**DETALHES DA TAREFA**
Reúna todas as linhas dos registros que contenham a palavra "Private". Considere a distinção entre maiúsculas e minúsculas.

**DADOS DA TAREFA**
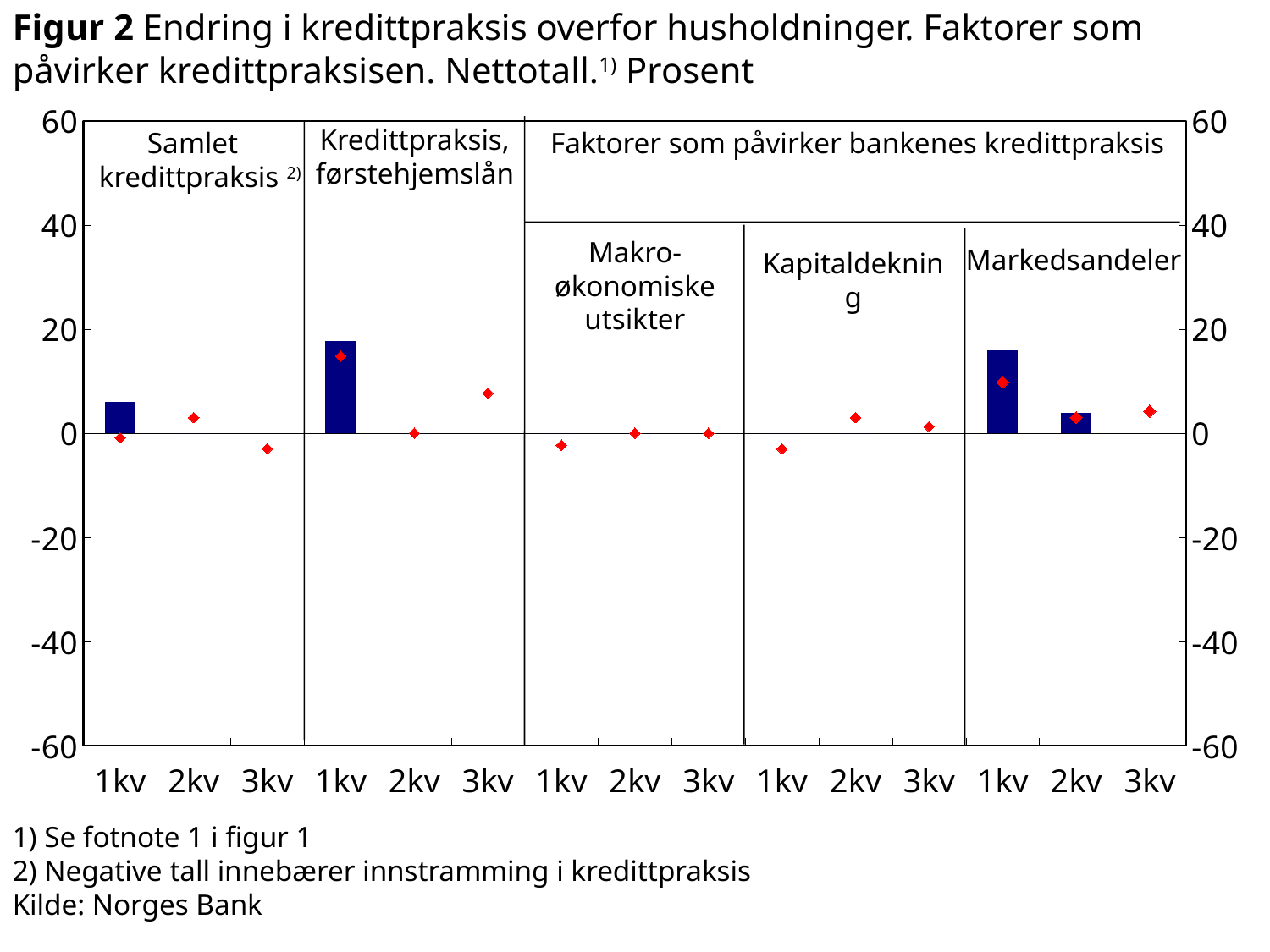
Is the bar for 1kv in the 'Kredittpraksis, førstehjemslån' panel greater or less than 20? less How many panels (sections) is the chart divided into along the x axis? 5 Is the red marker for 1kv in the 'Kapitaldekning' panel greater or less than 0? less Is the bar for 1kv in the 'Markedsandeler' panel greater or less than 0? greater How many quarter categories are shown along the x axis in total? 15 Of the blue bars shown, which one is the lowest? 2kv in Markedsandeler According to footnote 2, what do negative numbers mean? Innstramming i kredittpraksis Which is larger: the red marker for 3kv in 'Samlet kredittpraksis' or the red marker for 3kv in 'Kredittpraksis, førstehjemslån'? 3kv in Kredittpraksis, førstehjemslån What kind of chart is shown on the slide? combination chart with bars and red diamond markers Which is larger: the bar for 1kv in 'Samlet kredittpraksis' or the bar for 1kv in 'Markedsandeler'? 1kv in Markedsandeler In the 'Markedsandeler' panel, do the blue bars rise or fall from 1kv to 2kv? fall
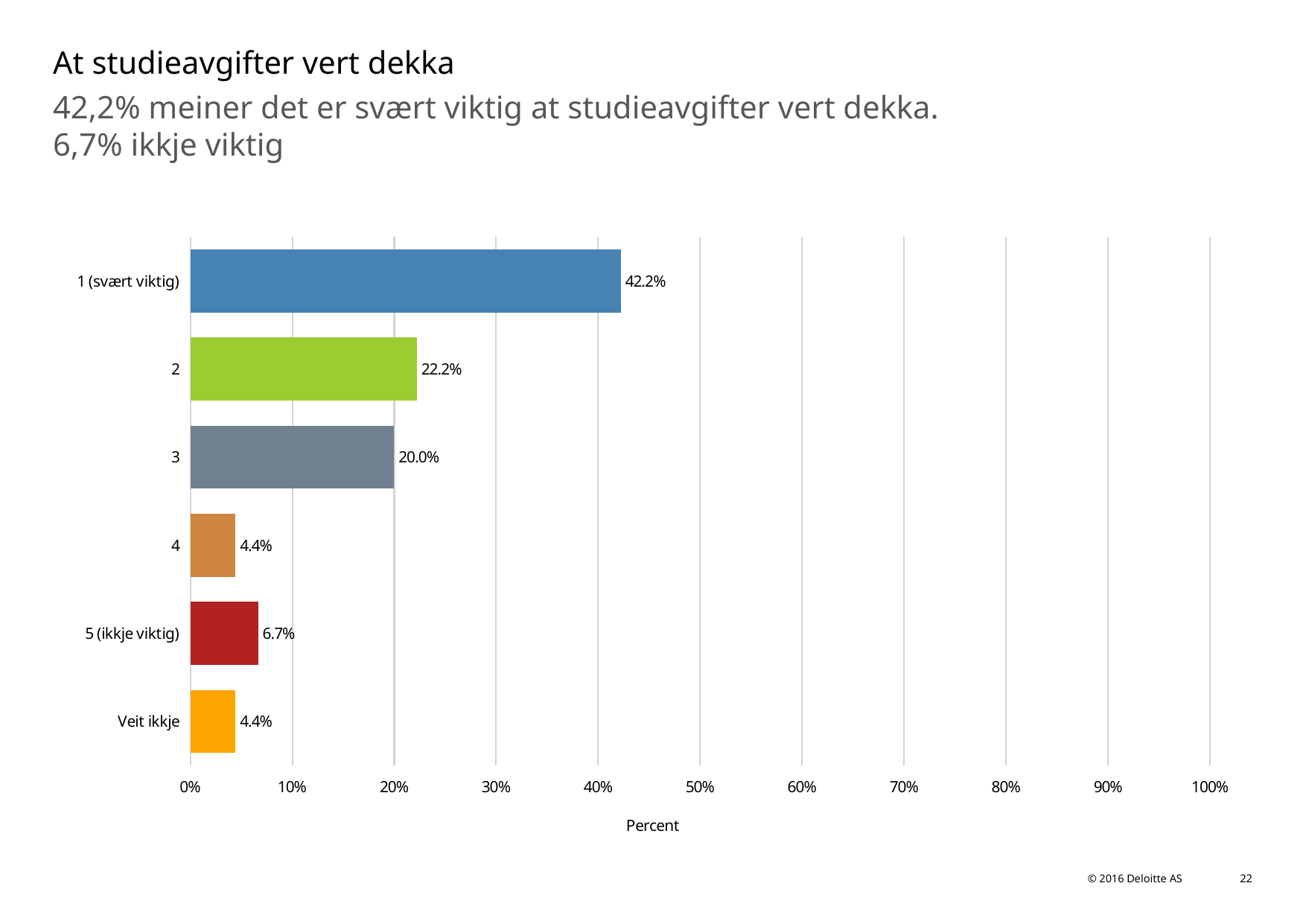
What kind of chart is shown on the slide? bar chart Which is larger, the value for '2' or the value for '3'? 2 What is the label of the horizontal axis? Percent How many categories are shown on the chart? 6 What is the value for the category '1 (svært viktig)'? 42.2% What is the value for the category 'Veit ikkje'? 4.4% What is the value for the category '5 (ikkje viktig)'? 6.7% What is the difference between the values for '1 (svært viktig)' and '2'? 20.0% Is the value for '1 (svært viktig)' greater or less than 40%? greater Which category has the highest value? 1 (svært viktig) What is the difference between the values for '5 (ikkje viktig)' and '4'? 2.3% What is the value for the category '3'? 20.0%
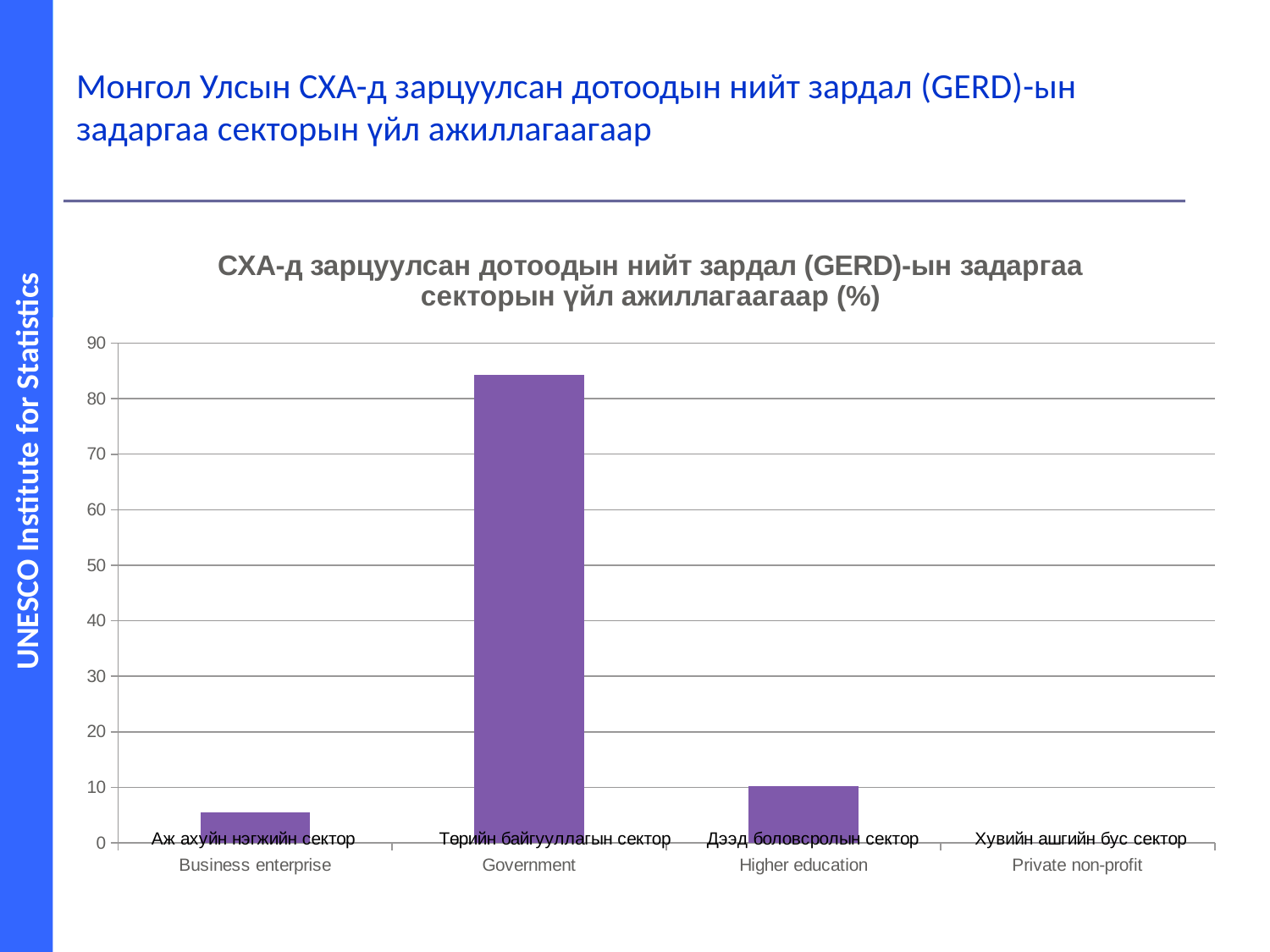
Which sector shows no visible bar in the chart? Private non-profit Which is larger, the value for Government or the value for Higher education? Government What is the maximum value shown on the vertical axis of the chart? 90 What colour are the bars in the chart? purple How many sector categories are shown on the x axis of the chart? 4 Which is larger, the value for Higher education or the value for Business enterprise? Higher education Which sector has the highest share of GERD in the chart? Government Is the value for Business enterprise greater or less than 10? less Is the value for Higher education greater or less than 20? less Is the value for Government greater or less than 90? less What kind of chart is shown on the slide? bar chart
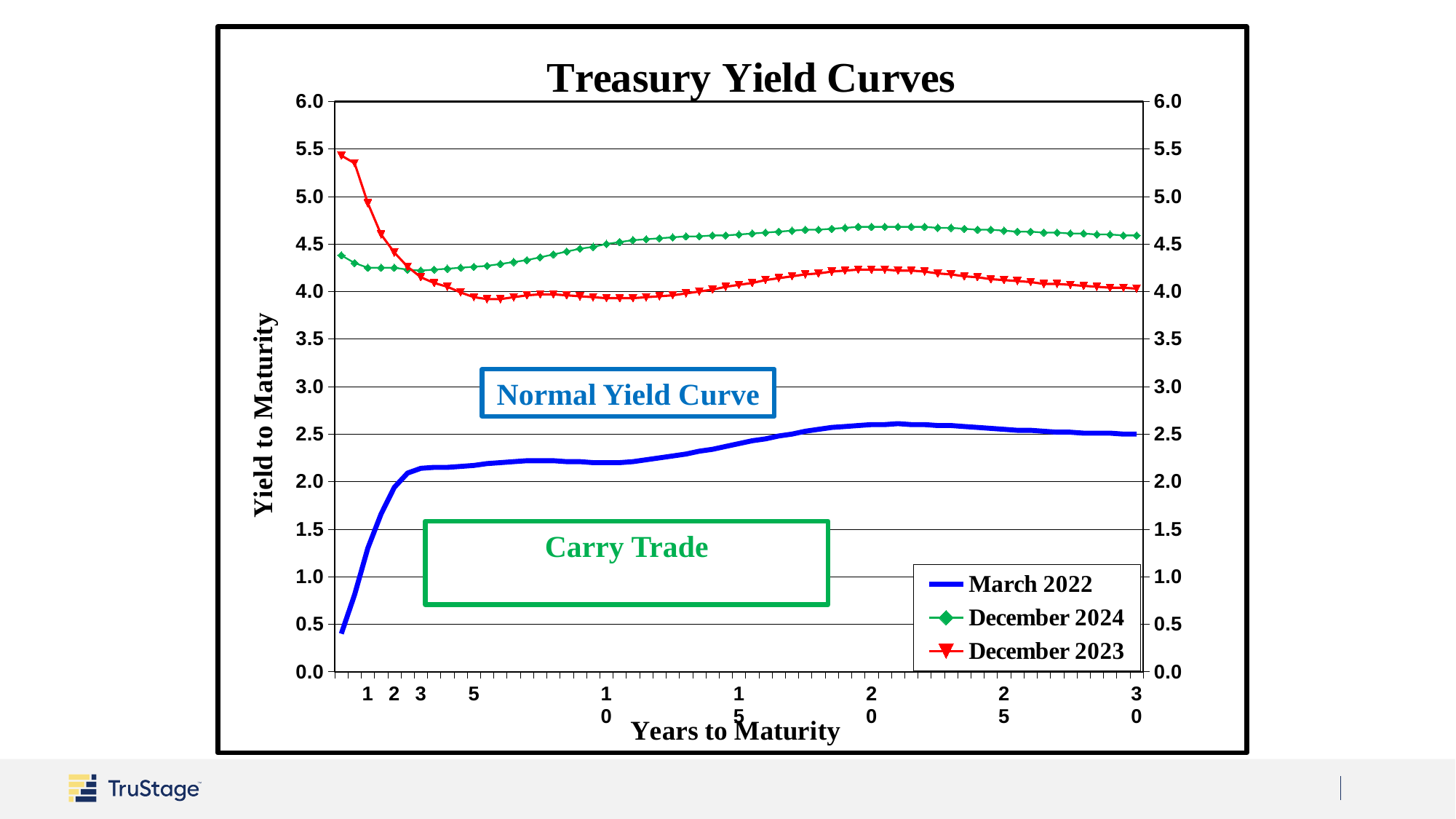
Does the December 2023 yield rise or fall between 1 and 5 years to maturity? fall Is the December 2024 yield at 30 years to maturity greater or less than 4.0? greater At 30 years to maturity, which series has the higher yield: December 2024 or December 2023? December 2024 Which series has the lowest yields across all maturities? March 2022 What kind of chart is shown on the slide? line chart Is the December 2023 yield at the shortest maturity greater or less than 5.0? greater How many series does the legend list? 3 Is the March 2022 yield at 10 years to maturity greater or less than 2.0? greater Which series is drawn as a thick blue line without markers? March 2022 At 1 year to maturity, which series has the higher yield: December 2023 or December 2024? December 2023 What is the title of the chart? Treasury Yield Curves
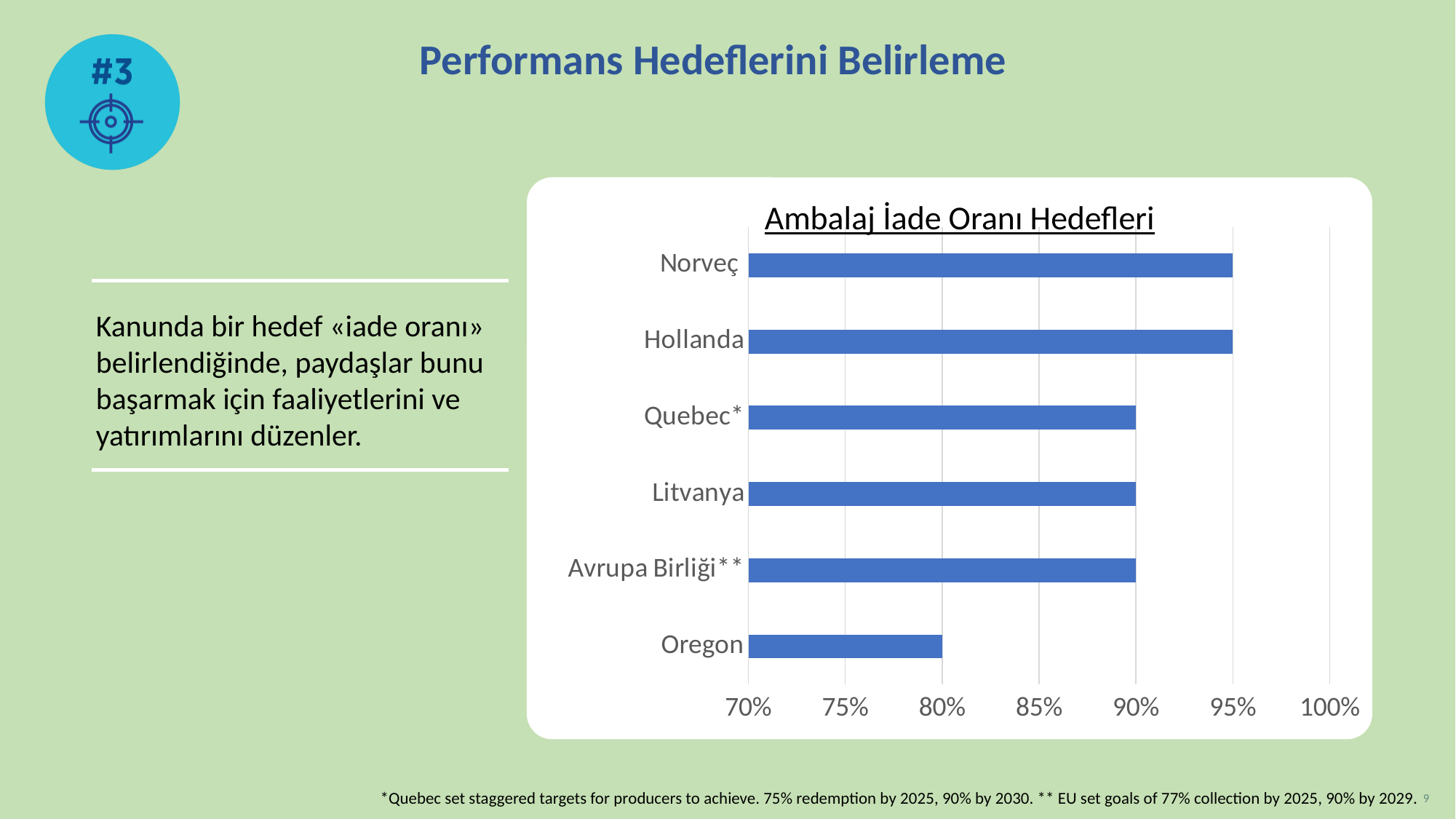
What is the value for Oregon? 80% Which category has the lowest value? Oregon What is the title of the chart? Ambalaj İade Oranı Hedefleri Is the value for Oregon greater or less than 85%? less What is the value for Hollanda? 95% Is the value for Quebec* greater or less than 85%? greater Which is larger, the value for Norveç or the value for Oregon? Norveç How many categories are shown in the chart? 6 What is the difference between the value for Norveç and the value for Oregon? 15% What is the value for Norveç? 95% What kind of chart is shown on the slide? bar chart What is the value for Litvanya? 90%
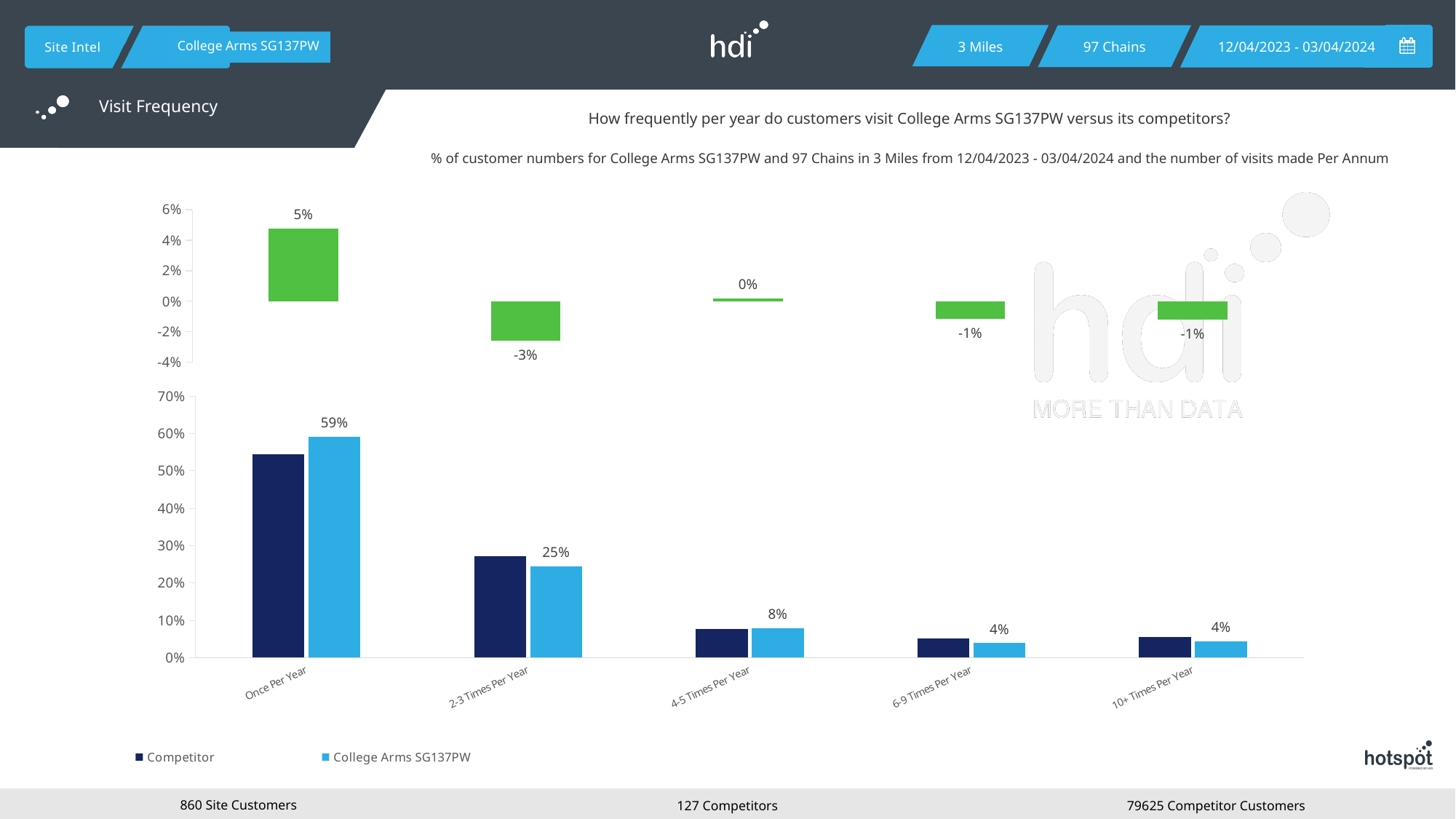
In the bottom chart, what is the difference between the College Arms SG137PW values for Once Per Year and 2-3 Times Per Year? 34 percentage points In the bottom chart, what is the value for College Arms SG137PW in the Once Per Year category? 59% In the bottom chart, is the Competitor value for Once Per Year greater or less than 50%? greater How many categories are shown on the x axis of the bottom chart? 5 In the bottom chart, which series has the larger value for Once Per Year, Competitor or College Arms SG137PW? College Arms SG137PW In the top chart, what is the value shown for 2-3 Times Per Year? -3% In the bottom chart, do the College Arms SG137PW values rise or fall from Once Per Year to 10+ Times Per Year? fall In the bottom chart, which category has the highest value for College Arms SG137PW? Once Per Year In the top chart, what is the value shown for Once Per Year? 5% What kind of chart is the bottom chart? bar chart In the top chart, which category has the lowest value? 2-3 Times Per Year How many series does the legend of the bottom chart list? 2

**CAMPO DE RESPOSTA**
Which sector shows no visible bar in the chart? Private non-profit Which is larger, the value for Government or the value for Higher education? Government What is the maximum value shown on the vertical axis of the chart? 90 What colour are the bars in the chart? purple How many sector categories are shown on the x axis of the chart? 4 Which is larger, the value for Higher education or the value for Business enterprise? Higher education Which sector has the highest share of GERD in the chart? Government Is the value for Business enterprise greater or less than 10? less Is the value for Higher education greater or less than 20? less Is the value for Government greater or less than 90? less What kind of chart is shown on the slide? bar chart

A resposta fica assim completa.